海外へ流出するスイス人

 スイス連邦外務省 (EDA) によると2015年に海外で生活するスイス人は、761,930人となり前年よりも2%増えました。スイス国内の人口増加よりも速度が早く、人口だけで見るとチューリッヒ州 (Zürich) 、ベルン州 (Bern) に次いで3番目に多いと伝えています。

 最も多く住んでいるのはヨーロッパで、海外に住むスイス人の約2/3がヨーロッパに住んでいると言います。内訳はフランスに198,647人、ドイツ86,774人、イタリア51,556人となっています。

 伸びているのがアジアで前年よりも3.5%増えました。人口は香港を含む中国が最も多いのですが、前年よりも64人減少し3,992人でした。日本は1,635人で、昨年よりも91人増加しています。その他の国ではアメリカ80,218人、カナダ39,869人、イギリス33,745が上位を占めています。

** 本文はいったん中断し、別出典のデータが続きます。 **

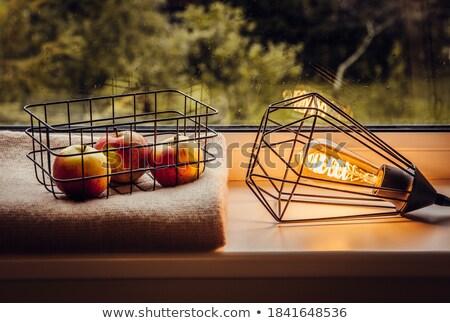 Metal orange edison lamp Stock photo © bezikus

 海外に住むスイス人のおよそ3/4がスイス国籍と併せてその他の国籍を持つ二重国籍を所有していると発表しています。

 スイスでは在外スイス人を4つの公用語 (ドイツ語、フランス語、イタリア語、ロマンシュ語) の次に値する「第5のスイス ( Die Fuenfte Schweiz)」と呼び、定期的に在外スイス人議会 (Auslandschweizer-Kongress) を開き、在外スイス人に関する政治的決議などを検討しています。

 たとえ海外に住んでいても在外スイス人はスイスにとって重要な位置づけと見なされているようです。